Provea advirtió además sobre patrones previos en operativos de seguridad en el país. “Se debe insistir con contundencia en que la acción del Estado no puede traducirse bajo ninguna circunstancia en ejecuciones extrajudiciales, detenciones arbitrarias, torturas o tratos crueles”, señaló.
La organización vinculó la situación en el sur del país con el deterioro institucional y la actividad extractiva en la región. “La violencia y el control ejercido por agrupaciones criminales en el sur de Venezuela son el resultado directo de años de abandono estatal y de una política que priorizó la extracción opaca de recursos sobre la institucionalidad”, afirmó.
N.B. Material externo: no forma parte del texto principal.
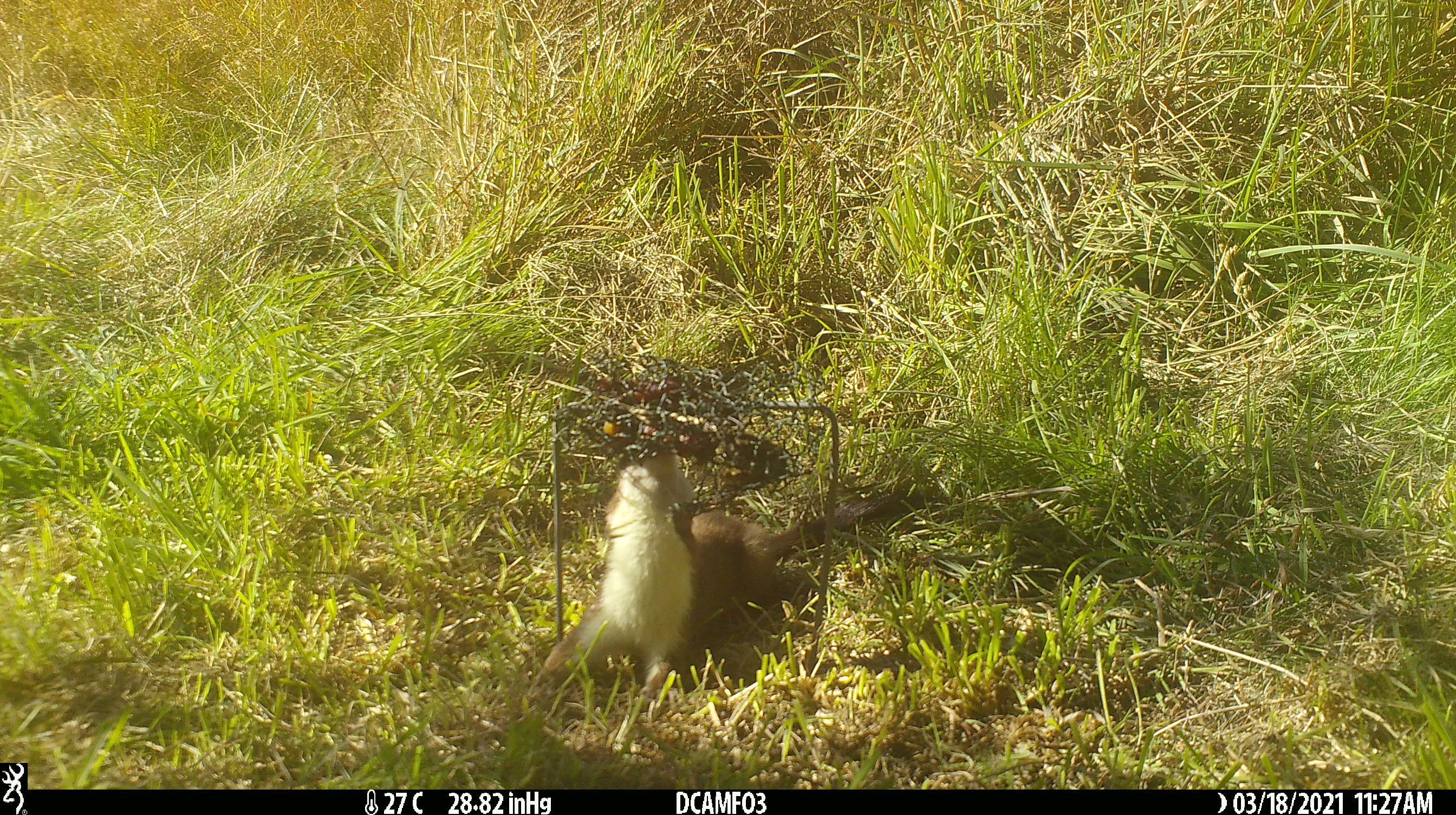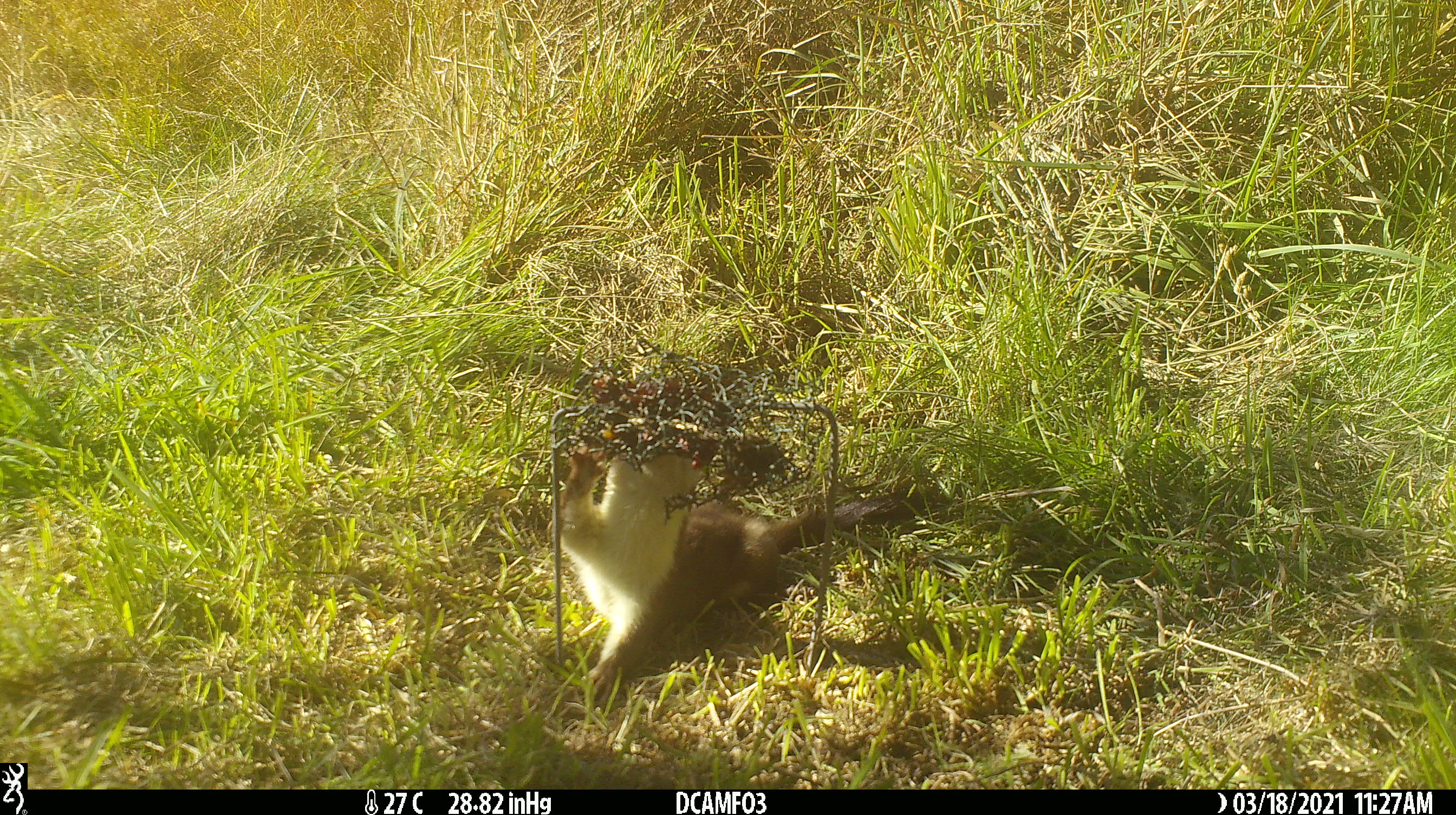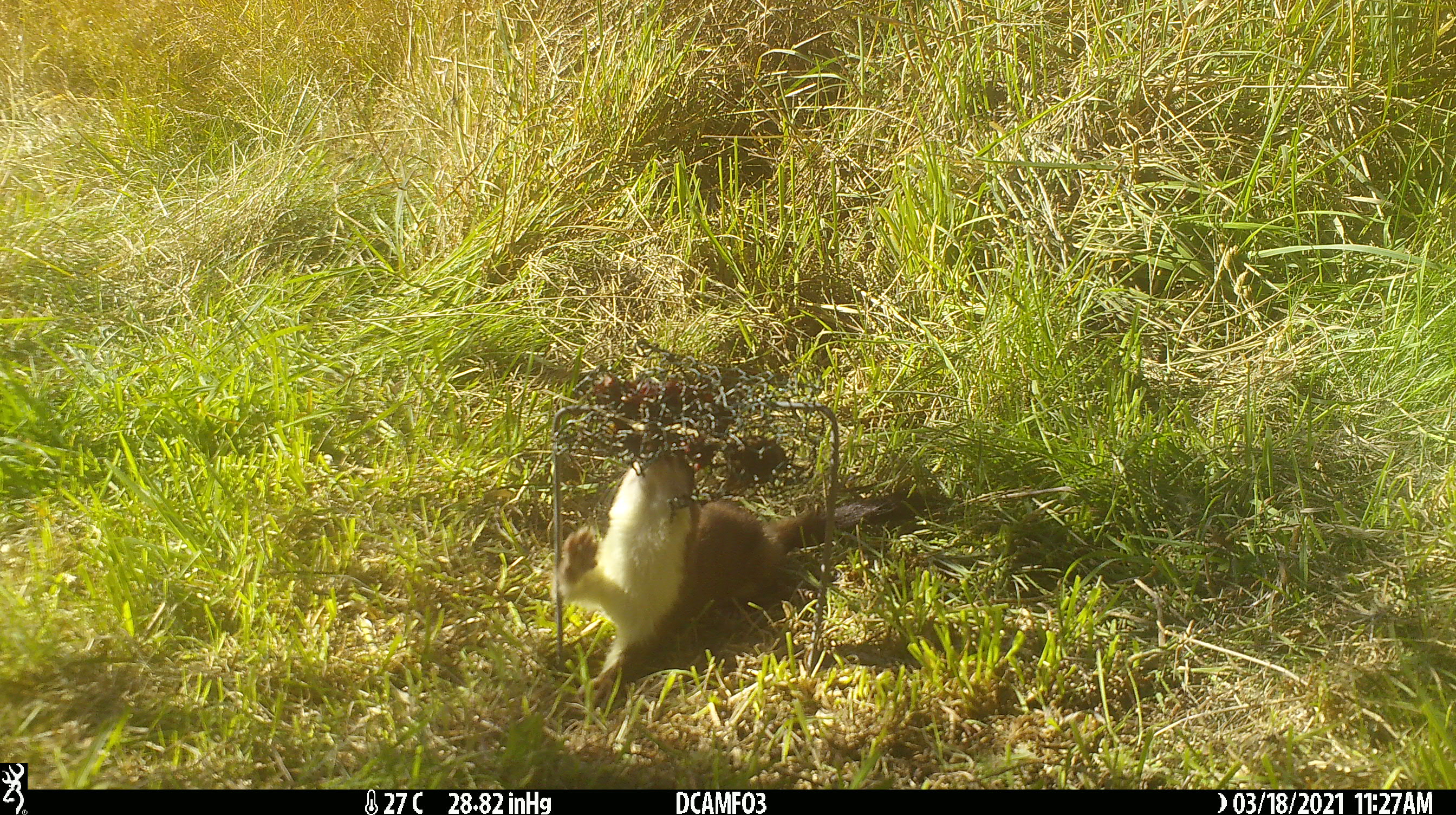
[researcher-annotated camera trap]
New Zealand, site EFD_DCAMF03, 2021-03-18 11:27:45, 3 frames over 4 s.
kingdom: Animalia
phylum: Chordata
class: Mammalia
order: Carnivora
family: Mustelidae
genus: Mustela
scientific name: Mustela erminea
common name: stoat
Stoat (Mustela erminea).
Provea recordó que la creación del Arco Minero del Orinoco en 2016 impulsó la expansión de la minería a gran escala y el aumento de disputas por el control territorial y los recursos.
Exigencias institucionales
La ONG pidió además explicaciones al Ministerio Público sobre su conocimiento del operativo y la eventual apertura de investigaciones.
Asimismo, instó a la Defensoría del Pueblo a pronunciarse sobre su actuación en la supervisión de la operación y la protección de los derechos humanos.
Provea exigió “transparencia absoluta sobre los acuerdos internacionales que amparan esta operación y garantías plenas de que no se repetirán los patrones de ejecuciones extrajudiciales”.
Finalmente, advirtió que la lucha contra el crimen organizado “no puede servir de carta blanca para violar los derechos humanos” y alertó sobre el riesgo de que la cooperación internacional en seguridad derive en actuaciones contrarias a los estándares internacionales.